Mountaineer Simon Yates believes Touching The Void is a “feelgood story”.

Yates has lost friends to the pursuit of peaks, and more than 30 years on from a disastrous descent, feels any avoidance of death is a lucky escape.

The veteran British climber severed a rope supporting injured partner Joe Simpson during an infamous scaling of Peruvian mountain Siula Grande in 1985, plunging him into the abyss and beginning a survival epic.

Yates’s decision to cut the bond, which was “not a particularly emotional moment”, has been immortalised in a memoir by Simpson, a film, and a play now running in the West End.

Simpson crawled to life across a glacier, and his former climbing partner has called the close encounter with “the void” an uplifting tale.

Yates has known fellow mountaineers who have tragically been unable to cheat death in the same way.

“It is a feelgood story,” he told the PA news agency at the Duke of York’s Theatre in London, where a play based on the climb is running.

“It all works out in the end. I think we were very lucky. We got away with it. Some people don’t. That’s very sad when it happens.

“Sadly I’ve had a number of friends who’ve died over the years, and even just this last year a number of people I’ve known. There seems to have been a bit of a rash of deaths again.

“If you do have an accident and get away with it, you have ultimately been very lucky.”

Yates, who was 21 at the time of the incident, said he received no censure from the climbing community for his decision to sever the rope, after bravely supporting the weight of his climbing partner, whose leg had been broken in a fall.

He was “bemused” by the reaction of the public to his decision, saying that the symbolism attached to the severed rope and the fall are not as emotive in climbing circles, governed by their own ethics and pragmatism.

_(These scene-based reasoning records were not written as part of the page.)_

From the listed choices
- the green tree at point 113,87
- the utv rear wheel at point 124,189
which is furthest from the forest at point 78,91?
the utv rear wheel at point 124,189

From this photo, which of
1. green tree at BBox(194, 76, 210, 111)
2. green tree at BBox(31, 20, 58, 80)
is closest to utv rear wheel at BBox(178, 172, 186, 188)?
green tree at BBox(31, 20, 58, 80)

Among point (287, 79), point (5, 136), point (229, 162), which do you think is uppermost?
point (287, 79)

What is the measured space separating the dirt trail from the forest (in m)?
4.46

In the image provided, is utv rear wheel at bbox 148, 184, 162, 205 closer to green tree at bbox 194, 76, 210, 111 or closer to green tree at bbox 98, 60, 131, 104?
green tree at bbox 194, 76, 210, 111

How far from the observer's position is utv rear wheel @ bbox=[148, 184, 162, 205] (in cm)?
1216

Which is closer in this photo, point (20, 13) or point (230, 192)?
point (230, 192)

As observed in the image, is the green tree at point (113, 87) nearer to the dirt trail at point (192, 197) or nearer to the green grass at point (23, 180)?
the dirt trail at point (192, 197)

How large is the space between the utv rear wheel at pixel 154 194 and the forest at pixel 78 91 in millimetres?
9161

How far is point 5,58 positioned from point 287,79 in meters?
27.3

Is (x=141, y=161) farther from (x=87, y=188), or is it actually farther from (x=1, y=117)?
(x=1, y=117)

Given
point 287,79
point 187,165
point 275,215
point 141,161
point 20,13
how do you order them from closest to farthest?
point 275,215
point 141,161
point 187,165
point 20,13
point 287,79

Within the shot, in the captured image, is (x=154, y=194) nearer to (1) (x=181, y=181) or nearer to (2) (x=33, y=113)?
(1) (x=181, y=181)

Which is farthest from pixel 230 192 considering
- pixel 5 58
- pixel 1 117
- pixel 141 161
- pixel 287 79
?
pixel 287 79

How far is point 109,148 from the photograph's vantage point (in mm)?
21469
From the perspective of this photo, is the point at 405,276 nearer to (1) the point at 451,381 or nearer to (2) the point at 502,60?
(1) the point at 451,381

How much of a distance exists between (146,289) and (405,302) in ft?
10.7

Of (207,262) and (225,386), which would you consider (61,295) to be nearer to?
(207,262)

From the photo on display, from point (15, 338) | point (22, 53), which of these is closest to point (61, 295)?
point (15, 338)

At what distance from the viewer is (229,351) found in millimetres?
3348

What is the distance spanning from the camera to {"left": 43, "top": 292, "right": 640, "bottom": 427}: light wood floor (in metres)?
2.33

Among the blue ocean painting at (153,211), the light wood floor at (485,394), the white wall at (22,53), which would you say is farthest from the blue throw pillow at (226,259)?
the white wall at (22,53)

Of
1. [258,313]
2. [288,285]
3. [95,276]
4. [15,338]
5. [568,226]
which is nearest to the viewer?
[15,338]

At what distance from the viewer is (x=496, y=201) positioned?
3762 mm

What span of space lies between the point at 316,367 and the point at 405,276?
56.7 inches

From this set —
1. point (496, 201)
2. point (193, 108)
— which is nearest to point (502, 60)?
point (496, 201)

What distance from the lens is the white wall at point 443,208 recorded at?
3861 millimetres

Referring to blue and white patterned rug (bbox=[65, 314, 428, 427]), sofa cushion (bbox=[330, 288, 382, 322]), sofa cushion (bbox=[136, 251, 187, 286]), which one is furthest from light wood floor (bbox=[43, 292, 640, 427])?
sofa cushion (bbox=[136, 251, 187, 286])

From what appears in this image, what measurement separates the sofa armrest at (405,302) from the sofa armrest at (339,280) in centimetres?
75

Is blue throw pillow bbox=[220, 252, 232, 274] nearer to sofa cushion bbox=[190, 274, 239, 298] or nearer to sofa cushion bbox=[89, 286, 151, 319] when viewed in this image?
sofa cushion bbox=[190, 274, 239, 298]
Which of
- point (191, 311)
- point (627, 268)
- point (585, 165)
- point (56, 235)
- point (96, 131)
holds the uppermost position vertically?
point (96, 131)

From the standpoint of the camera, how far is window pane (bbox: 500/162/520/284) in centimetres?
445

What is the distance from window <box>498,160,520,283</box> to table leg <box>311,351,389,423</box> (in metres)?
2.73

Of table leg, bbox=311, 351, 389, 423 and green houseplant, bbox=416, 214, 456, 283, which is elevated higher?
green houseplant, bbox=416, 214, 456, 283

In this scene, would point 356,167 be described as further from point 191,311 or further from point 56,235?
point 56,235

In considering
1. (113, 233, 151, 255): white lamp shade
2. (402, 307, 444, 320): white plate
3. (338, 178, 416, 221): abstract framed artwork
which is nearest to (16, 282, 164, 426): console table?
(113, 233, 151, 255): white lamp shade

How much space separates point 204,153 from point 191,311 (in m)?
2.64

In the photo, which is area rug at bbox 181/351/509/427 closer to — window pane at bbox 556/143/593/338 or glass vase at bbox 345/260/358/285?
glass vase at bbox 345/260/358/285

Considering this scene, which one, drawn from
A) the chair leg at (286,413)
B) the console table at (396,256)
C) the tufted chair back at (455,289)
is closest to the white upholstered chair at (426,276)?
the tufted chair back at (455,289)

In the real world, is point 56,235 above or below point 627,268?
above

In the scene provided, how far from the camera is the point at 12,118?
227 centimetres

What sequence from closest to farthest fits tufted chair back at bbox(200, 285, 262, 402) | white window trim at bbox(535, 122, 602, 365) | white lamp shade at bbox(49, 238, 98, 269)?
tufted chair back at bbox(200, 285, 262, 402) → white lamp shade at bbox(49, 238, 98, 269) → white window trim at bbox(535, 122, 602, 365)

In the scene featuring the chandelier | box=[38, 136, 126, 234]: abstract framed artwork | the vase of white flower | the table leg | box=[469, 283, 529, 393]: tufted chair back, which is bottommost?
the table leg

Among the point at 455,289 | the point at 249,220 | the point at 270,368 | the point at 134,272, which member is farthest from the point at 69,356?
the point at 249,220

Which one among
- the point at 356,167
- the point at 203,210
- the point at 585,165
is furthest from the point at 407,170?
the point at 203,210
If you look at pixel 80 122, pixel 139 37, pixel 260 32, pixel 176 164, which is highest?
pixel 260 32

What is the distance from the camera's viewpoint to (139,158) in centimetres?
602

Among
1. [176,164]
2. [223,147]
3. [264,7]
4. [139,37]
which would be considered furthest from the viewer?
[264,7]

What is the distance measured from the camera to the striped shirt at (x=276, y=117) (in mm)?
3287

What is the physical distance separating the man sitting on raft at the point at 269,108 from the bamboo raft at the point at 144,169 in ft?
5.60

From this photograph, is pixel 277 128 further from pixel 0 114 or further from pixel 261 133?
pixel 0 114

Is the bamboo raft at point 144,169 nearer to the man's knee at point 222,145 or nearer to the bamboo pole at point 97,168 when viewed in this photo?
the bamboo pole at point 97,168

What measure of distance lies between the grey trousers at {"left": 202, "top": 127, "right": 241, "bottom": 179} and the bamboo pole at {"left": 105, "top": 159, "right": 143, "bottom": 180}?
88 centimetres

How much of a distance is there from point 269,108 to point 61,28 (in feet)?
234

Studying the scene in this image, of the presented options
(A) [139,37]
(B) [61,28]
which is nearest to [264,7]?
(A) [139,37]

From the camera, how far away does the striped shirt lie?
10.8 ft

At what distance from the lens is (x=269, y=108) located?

Yates said: “People see the rope as some sort of metaphor, a bond, the friendship thing, ‘You can’t possibly cut this bond’.

“In many ways, in terms of mountaineering, it’s by no means unique. There are a lot of mountaineering epics that the public never hear about.

“We don’t actually have a code as such, but we do have a sort of unwritten series of ethics. They’re kind of fluid. People are always discussing these things.

“I’ve never actually had any problems from other mountaineers.”

Yates has been involved in 75 expeditions since the 1985 incident, and does not remember vividly the crucial moments of his worst climb.

But he recalls that fear struck him when Simpson broke his leg on their descent, though after supporting his suspended body over the precipice for an hour, he said cutting the rope on what he believed was his dead partner was not very emotional.

“It’s hard to put it in words,” he said of finally being reunited with the friend he thought was dead.

“There were so many emotions running simultaneously, it was emotional overload really.

“You’ve got joy, incredible joy and happiness, then there’s this sadness because of the condition that Joe’s in, maybe a little bit of guilt in there.”

The emotions are brought to life on stage at the Duke of York’s Theatre, where Warhorse director Tom Morris oversees a retelling of the survival tale.

It is based on the best-selling memoir by Simpson released in 1988.